- _WHAT IS BEING ASKED_
So that the copy matches the original, retype each line of the material below exactly.

- _SOURCE MATERIAL_
'''

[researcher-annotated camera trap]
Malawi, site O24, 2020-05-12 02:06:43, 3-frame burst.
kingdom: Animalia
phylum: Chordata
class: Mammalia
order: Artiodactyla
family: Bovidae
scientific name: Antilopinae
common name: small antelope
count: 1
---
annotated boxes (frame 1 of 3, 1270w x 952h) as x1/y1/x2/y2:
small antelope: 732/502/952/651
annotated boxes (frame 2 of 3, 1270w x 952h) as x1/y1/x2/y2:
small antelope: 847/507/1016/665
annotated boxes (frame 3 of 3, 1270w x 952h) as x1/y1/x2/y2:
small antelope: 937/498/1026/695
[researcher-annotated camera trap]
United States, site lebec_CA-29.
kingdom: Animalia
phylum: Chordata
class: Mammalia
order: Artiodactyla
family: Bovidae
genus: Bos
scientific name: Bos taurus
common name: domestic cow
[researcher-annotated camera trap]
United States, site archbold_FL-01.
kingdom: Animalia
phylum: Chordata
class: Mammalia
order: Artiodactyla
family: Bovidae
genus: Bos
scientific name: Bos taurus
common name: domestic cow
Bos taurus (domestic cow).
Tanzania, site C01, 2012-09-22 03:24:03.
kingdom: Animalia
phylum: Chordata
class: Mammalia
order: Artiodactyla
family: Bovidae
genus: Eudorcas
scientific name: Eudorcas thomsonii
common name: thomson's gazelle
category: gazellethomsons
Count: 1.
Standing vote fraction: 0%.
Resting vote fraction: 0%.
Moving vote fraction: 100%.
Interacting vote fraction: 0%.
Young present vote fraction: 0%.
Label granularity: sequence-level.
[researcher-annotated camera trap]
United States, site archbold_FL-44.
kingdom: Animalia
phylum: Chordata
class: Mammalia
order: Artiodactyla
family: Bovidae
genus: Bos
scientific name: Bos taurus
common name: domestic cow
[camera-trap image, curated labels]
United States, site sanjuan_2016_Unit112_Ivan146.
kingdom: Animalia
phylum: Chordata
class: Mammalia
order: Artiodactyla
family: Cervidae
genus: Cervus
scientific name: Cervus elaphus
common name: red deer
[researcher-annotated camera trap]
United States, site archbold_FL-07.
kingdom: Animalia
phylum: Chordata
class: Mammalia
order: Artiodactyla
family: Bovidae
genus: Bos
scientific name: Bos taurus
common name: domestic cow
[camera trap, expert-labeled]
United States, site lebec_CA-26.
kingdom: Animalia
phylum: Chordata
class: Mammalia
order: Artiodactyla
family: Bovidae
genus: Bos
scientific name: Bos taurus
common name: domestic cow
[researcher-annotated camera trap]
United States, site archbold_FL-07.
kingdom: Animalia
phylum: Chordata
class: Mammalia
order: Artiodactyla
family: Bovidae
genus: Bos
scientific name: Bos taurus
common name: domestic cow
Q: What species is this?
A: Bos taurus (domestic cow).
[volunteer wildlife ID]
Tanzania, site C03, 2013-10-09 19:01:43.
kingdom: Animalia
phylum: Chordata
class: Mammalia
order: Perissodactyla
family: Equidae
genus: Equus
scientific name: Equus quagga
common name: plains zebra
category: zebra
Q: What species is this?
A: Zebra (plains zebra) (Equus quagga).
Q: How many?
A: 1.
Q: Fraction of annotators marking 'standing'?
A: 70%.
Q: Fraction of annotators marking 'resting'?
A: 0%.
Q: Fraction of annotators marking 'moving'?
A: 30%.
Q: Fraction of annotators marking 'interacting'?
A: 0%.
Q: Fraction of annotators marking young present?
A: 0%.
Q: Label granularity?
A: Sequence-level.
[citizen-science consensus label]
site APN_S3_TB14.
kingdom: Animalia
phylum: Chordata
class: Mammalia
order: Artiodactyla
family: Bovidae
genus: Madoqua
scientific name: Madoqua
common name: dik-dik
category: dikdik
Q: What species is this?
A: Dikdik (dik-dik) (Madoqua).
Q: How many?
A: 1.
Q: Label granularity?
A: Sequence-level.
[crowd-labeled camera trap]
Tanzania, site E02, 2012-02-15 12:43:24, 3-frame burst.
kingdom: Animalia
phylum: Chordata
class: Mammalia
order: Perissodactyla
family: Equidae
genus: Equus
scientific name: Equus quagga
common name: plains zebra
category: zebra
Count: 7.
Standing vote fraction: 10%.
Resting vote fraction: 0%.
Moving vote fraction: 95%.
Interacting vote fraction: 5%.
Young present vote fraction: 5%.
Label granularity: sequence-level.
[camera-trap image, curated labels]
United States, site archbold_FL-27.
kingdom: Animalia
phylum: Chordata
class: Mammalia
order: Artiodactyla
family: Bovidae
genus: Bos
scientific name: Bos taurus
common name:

'''

- _RESULT OF THIS EXERCISE_
[researcher-annotated camera trap]
Malawi, site O24, 2020-05-12 02:06:43, 3-frame burst.
kingdom: Animalia
phylum: Chordata
class: Mammalia
order: Artiodactyla
family: Bovidae
scientific name: Antilopinae
common name: small antelope
count: 1
---
annotated boxes (frame 1 of 3, 1270w x 952h) as x1/y1/x2/y2:
small antelope: 732/502/952/651
annotated boxes (frame 2 of 3, 1270w x 952h) as x1/y1/x2/y2:
small antelope: 847/507/1016/665
annotated boxes (frame 3 of 3, 1270w x 952h) as x1/y1/x2/y2:
small antelope: 937/498/1026/695
[researcher-annotated camera trap]
United States, site lebec_CA-29.
kingdom: Animalia
phylum: Chordata
class: Mammalia
order: Artiodactyla
family: Bovidae
genus: Bos
scientific name: Bos taurus
common name: domestic cow
[researcher-annotated camera trap]
United States, site archbold_FL-01.
kingdom: Animalia
phylum: Chordata
class: Mammalia
order: Artiodactyla
family: Bovidae
genus: Bos
scientific name: Bos taurus
common name: domestic cow
Bos taurus (domestic cow).
Tanzania, site C01, 2012-09-22 03:24:03.
kingdom: Animalia
phylum: Chordata
class: Mammalia
order: Artiodactyla
family: Bovidae
genus: Eudorcas
scientific name: Eudorcas thomsonii
common name: thomson's gazelle
category: gazellethomsons
Count: 1.
Standing vote fraction: 0%.
Resting vote fraction: 0%.
Moving vote fraction: 100%.
Interacting vote fraction: 0%.
Young present vote fraction: 0%.
Label granularity: sequence-level.
[researcher-annotated camera trap]
United States, site archbold_FL-44.
kingdom: Animalia
phylum: Chordata
class: Mammalia
order: Artiodactyla
family: Bovidae
genus: Bos
scientific name: Bos taurus
common name: domestic cow
[camera-trap image, curated labels]
United States, site sanjuan_2016_Unit112_Ivan146.
kingdom: Animalia
phylum: Chordata
class: Mammalia
order: Artiodactyla
family: Cervidae
genus: Cervus
scientific name: Cervus elaphus
common name: red deer
[researcher-annotated camera trap]
United States, site archbold_FL-07.
kingdom: Animalia
phylum: Chordata
class: Mammalia
order: Artiodactyla
family: Bovidae
genus: Bos
scientific name: Bos taurus
common name: domestic cow
[camera trap, expert-labeled]
United States, site lebec_CA-26.
kingdom: Animalia
phylum: Chordata
class: Mammalia
order: Artiodactyla
family: Bovidae
genus: Bos
scientific name: Bos taurus
common name: domestic cow
[researcher-annotated camera trap]
United States, site archbold_FL-07.
kingdom: Animalia
phylum: Chordata
class: Mammalia
order: Artiodactyla
family: Bovidae
genus: Bos
scientific name: Bos taurus
common name: domestic cow
Q: What species is this?
A: Bos taurus (domestic cow).
[volunteer wildlife ID]
Tanzania, site C03, 2013-10-09 19:01:43.
kingdom: Animalia
phylum: Chordata
class: Mammalia
order: Perissodactyla
family: Equidae
genus: Equus
scientific name: Equus quagga
common name: plains zebra
category: zebra
Q: What species is this?
A: Zebra (plains zebra) (Equus quagga).
Q: How many?
A: 1.
Q: Fraction of annotators marking 'standing'?
A: 70%.
Q: Fraction of annotators marking 'resting'?
A: 0%.
Q: Fraction of annotators marking 'moving'?
A: 30%.
Q: Fraction of annotators marking 'interacting'?
A: 0%.
Q: Fraction of annotators marking young present?
A: 0%.
Q: Label granularity?
A: Sequence-level.
[citizen-science consensus label]
site APN_S3_TB14.
kingdom: Animalia
phylum: Chordata
class: Mammalia
order: Artiodactyla
family: Bovidae
genus: Madoqua
scientific name: Madoqua
common name: dik-dik
category: dikdik
Q: What species is this?
A: Dikdik (dik-dik) (Madoqua).
Q: How many?
A: 1.
Q: Label granularity?
A: Sequence-level.
[crowd-labeled camera trap]
Tanzania, site E02, 2012-02-15 12:43:24, 3-frame burst.
kingdom: Animalia
phylum: Chordata
class: Mammalia
order: Perissodactyla
family: Equidae
genus: Equus
scientific name: Equus quagga
common name: plains zebra
category: zebra
Count: 7.
Standing vote fraction: 10%.
Resting vote fraction: 0%.
Moving vote fraction: 95%.
Interacting vote fraction: 5%.
Young present vote fraction: 5%.
Label granularity: sequence-level.
[camera-trap image, curated labels]
United States, site archbold_FL-27.
kingdom: Animalia
phylum: Chordata
class: Mammalia
order: Artiodactyla
family: Bovidae
genus: Bos
scientific name: Bos taurus
common name:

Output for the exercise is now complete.